The Cult Of Star Cops
BBC4 November 2006

The Cult Of... was a series of six thirty minute episodes, each covering a different classic BBC sci-fi show. The Cult of Star Cops was the third to be shown. A good range of cast and crew were interviewed. All were very positive about the series. The program itself was well done, a suitable compromise between introducing it to a new audience and informing the nostalgic. I sometimes got the feeling some of the research had come off a certain web site!

Trevor Cooper                    David Calder

The Blurb for the Show

There are devoted fans who believe Star Cops could have been the BBC's best-ever science fiction series. The notion of combining two popular TV genres - police drama and science fiction - and thereby appealing to fans of both, seems a good one.

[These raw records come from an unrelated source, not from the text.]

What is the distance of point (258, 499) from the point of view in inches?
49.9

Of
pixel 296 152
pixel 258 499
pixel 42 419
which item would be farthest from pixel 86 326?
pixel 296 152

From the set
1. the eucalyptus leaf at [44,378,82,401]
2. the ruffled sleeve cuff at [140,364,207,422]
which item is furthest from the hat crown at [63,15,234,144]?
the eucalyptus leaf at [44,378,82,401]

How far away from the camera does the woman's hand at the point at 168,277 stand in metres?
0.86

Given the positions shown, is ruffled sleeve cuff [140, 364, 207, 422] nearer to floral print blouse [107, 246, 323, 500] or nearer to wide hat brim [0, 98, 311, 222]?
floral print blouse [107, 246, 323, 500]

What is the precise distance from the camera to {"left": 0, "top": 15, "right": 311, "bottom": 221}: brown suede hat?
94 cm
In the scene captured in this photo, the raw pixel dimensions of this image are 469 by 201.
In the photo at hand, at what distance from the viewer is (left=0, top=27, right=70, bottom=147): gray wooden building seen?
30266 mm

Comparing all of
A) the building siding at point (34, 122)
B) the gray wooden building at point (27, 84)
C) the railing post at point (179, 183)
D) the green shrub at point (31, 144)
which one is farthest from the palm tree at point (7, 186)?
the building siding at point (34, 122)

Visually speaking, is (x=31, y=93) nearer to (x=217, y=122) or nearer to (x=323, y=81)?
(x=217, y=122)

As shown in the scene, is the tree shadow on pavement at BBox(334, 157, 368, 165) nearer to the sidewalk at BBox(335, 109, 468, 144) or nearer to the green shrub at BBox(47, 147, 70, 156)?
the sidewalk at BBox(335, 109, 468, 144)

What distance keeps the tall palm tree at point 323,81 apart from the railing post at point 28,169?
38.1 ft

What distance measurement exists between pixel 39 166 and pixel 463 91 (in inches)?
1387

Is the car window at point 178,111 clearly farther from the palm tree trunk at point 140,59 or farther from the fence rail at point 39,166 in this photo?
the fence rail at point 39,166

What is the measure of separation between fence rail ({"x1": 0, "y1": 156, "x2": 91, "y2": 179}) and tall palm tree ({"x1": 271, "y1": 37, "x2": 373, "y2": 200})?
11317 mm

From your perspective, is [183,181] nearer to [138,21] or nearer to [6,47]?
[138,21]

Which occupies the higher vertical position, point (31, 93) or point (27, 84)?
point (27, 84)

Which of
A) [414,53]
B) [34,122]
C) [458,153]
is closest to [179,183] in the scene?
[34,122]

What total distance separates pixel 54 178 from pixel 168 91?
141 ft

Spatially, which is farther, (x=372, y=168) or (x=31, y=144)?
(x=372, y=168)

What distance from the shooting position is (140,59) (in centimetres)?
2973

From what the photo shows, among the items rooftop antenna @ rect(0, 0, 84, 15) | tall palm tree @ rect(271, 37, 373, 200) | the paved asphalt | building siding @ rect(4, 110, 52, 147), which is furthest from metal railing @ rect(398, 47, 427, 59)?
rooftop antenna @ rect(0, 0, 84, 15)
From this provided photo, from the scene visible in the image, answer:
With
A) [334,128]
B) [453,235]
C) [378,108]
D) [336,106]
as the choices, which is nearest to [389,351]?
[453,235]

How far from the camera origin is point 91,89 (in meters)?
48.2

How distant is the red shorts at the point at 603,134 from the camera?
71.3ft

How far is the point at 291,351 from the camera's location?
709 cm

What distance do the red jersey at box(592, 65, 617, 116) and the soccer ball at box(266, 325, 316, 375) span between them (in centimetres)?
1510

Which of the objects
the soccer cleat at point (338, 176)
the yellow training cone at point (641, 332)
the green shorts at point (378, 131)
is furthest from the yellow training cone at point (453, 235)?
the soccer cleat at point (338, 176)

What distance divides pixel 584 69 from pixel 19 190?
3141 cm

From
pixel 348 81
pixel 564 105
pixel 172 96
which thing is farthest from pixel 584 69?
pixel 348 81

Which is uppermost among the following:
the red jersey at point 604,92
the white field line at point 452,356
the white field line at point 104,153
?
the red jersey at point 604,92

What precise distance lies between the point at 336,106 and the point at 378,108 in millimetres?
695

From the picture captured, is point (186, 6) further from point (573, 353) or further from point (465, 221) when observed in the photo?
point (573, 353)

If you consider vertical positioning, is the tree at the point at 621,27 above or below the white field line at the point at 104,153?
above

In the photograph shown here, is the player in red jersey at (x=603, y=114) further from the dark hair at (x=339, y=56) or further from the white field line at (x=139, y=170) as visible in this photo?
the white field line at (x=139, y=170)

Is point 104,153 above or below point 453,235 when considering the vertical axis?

Certainly, a series about a fledgling International Space Police Force, created by a man who had worked on Blake's 7 and Bergerac, had the right sort of pedigree. Combining that know-how with an ambitious approach aiming for a robustness and realism that's unusual in science fiction, it seems surprising that the show didn't survive beyond its first series. So why didn't Star Cops fulfil its considerable promise?

Philip martin                    Visit

Interviews with the cast and crew allow The Cult Of... to give us an insight into how hard the actors, and even the hairdressers, worked to create authentic-looking weightless scenes; detail how NASA's Pete Conrad - a man who'd set foot on the moon - complimented the authenticity of the show when he visited the set; outline the way the actors became writers when one of the show's stars was laid low by chickenpox just before the last episode was filmed; and expose how disagreements about the title and the theme tune were indicative of the ongoing and unresolved tensions between the show's creator and the producer.